Hamburg. Der langjährige US-Erfolgscoach John Geddert hat sich nach einer Anklage wegen sexuellen Missbrauchs das Leben genommen.

Ihm drohte eine lebenslange Haftstrafe, und er sah offenbar keinen Ausweg mehr: Der frühere Erfolgstrainer John Geddert, gegen den im Zusammenhang mit dem Missbrauchsskandal im US-Kunstturnen ermittelt wurde, nahm sich kurz nach Erhebung der Anklage das Leben.

Gefunden wurde der 63-Jährige auf einer Autobahnraststätte in der Nähe von Grand Ledge/Michigan, unweit von Lansing, der Hauptstadt des Bundesstaates. „Dies ist ein tragisches Ende einer tragischen Geschichte für alle Beteiligten“, sagte Dana Nessel, Justizministerin von Michigan.

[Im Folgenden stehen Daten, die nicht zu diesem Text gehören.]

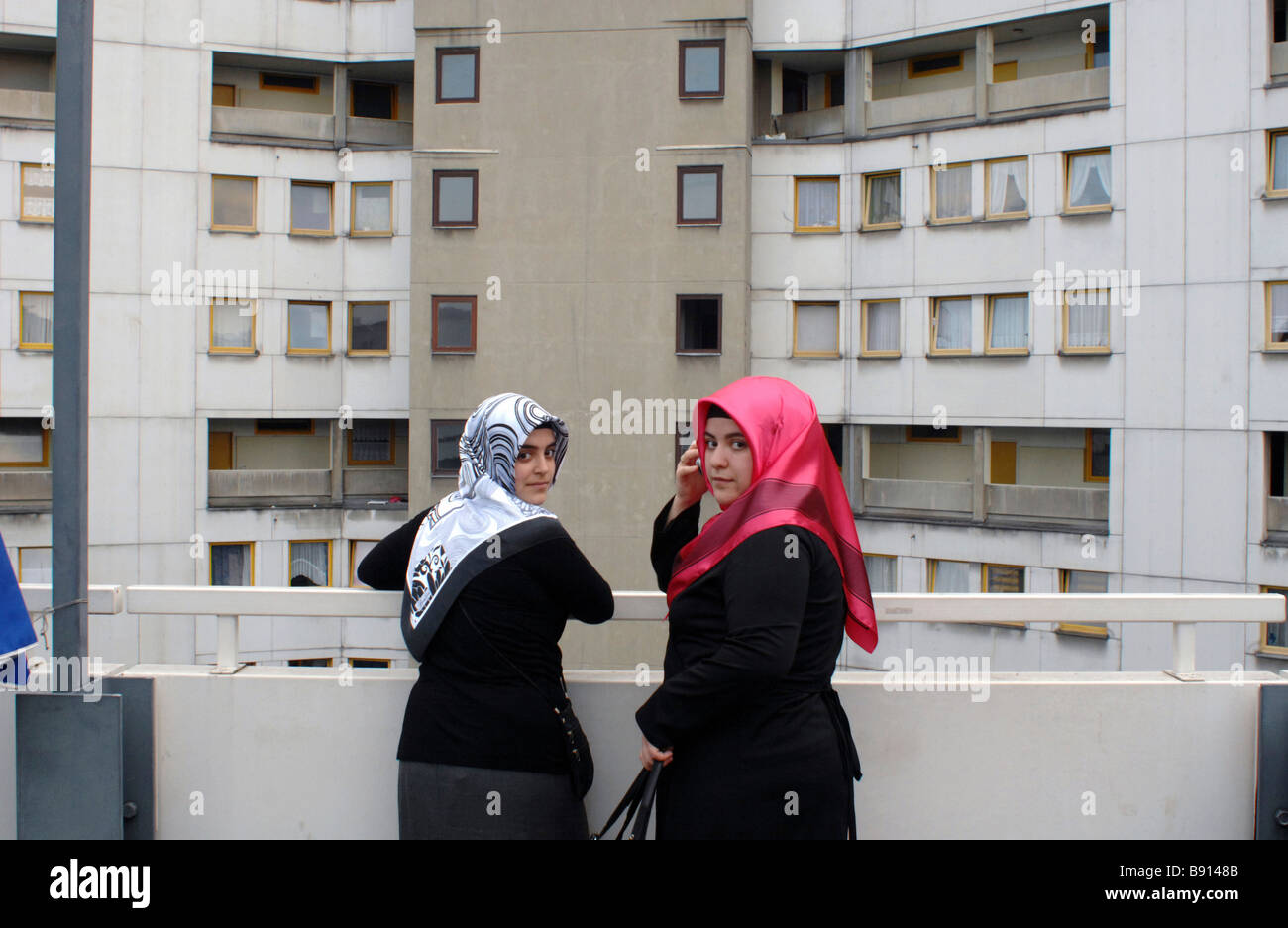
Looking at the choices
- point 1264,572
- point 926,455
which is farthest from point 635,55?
point 1264,572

Aus ihrer Position als Generalstaatsanwältin heraus hatte die Juristin wenige Stunden zuvor verkündet, dass Geddert unter anderem wegen Menschenhandels und krimineller sexueller Handlungen angeklagt werde. Die Anklageschrift gegen Geddert, der die US-Frauenriege bei Olympia 2012 in London zur Goldmedaille im Teamwettbewerb geführt hatte, umfasste 24 Punkte.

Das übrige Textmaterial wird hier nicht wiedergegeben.